このバルティマイは、道端に座って物乞いをしていたと言います。目が見えませんから、物音だけが頼りです。けれどもある日、この盲人の耳に、ただならぬ雰囲気が伝わってきます。いったい何だろう。誰が通っているんだろう。……周りの人に尋ねました。「これは、いったい何事ですか」。「ナザレのイエスのお通りだ」。どこかで、その名前を聞いたことがあったのでしょうか。その評判を耳にしたことがあったのでしょうか。しかし、そのお方が「お通りだ」と言われても、問題は、何しろ目が見えませんから、どこにおられるのかもよく分からない。今どのあたりにおられるんだろうか。もう通り過ぎてしまわれたのだろうか。叫んだら聞こえるだろうか。それも分からない。それだけに、力いっぱいに叫んだと思います。「わたしを憐れんでください。主よ、どこにおられるのですか。わたしはここにいます。イエスさま、イエスさま、わたしの声が聞こえますか。どうか聞いてください」。ところが、「先に行く人々が叱りつけて黙らせようとした」。つまり、こともあろうに、主イエスと共にいた、その先頭を歩く人たち、というのはつまり弟子たちのことでしょう、「うるさい、黙れ、いいかげんにしろ」と押さえつけようとする。けれども、ここで主イエスに通り過ぎられてしまったら、もう二度とチャンスはないと思うから、ますます大声で、「わたしを憐れんでください」と叫び続ける。そうしたら、「うるさい」というような声しか聞こえなかったところに、急に誰かが近寄って来て言いました。「イエスさまが呼んでいるよ。そばに来いっておっしゃっている」。イエスさまが、そのようにわたしを呼んでくださって……それで、ほら見てごらん、今はこのように、目が見えるようになったんだ。そう語るバルティマイの言葉を、教会の人びとも、喜んで聞いたし、バルティマイもまた喜んで語り続けた。イエスさまに会えて本当によかった、というその喜びを分かち合ったのです。
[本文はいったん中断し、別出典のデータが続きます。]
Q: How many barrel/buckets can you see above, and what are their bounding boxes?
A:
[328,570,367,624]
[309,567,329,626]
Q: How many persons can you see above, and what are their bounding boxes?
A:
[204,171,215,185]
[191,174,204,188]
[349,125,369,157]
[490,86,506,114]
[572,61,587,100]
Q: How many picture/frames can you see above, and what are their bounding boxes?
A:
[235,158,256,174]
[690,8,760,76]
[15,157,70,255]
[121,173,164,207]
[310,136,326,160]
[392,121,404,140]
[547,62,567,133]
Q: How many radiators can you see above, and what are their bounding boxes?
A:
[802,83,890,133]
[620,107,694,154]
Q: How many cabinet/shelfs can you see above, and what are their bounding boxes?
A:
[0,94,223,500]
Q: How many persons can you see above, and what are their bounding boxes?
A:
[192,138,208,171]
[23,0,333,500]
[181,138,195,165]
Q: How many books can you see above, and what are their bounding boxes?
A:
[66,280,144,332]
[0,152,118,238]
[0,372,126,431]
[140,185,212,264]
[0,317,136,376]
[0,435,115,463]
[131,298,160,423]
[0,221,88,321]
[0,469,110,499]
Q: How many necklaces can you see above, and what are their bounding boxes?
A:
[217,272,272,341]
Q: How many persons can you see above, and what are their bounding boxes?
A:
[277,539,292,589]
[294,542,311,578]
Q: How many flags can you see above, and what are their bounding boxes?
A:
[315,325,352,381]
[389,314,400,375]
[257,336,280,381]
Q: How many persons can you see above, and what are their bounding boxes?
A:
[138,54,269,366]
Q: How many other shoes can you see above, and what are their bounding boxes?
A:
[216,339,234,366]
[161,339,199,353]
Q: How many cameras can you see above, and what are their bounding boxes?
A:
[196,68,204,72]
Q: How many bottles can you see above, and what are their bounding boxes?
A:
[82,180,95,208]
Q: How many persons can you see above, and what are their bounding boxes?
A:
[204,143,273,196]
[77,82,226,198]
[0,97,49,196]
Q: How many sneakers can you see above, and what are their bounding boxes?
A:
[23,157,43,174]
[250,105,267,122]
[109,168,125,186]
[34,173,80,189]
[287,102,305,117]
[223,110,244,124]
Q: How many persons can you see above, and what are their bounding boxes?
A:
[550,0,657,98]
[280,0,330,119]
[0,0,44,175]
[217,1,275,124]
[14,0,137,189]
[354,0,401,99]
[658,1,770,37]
ところで、私はこの物語を読みましたときに、ひとつどうしても気になったことがあります。40節で、「イエスは立ち止まって、盲人をそばに連れて来るように命じられた」。そして、「彼が近づくと……」。この福音書の書き方からすると、主イエスが直接、この盲人を呼んでくださったわけでもないし、主イエスがこの人に近づいてくださったわけでもなさそうです。主イエスは立ち止まったままです。あの人を連れて来いと命令された人が、わざわざ呼びに来たのです。もしかしたら、それこそ先頭に立って、「うるさい、いいかげんにしろ」と言っていた人が、慌てて態度を変えて、「お、おう、お前、イエスさまがそばに来いっておっしゃっているぞ。よかったなあ」などと言ったのかもしれません。しかし考えてみれば、なぜ主イエスがご自分でこの男に近づいてくださらなかったのだろうか。なぜ直接、わたしがあなたのそばにいるよ、と言ってくださらなかったのだろうか。立ち止まったまま、ほかの人に「連れて来るように」と命じられた。何だかこの日のイエスさまは偉そうだなあ、という感想もあり得るかもしれません。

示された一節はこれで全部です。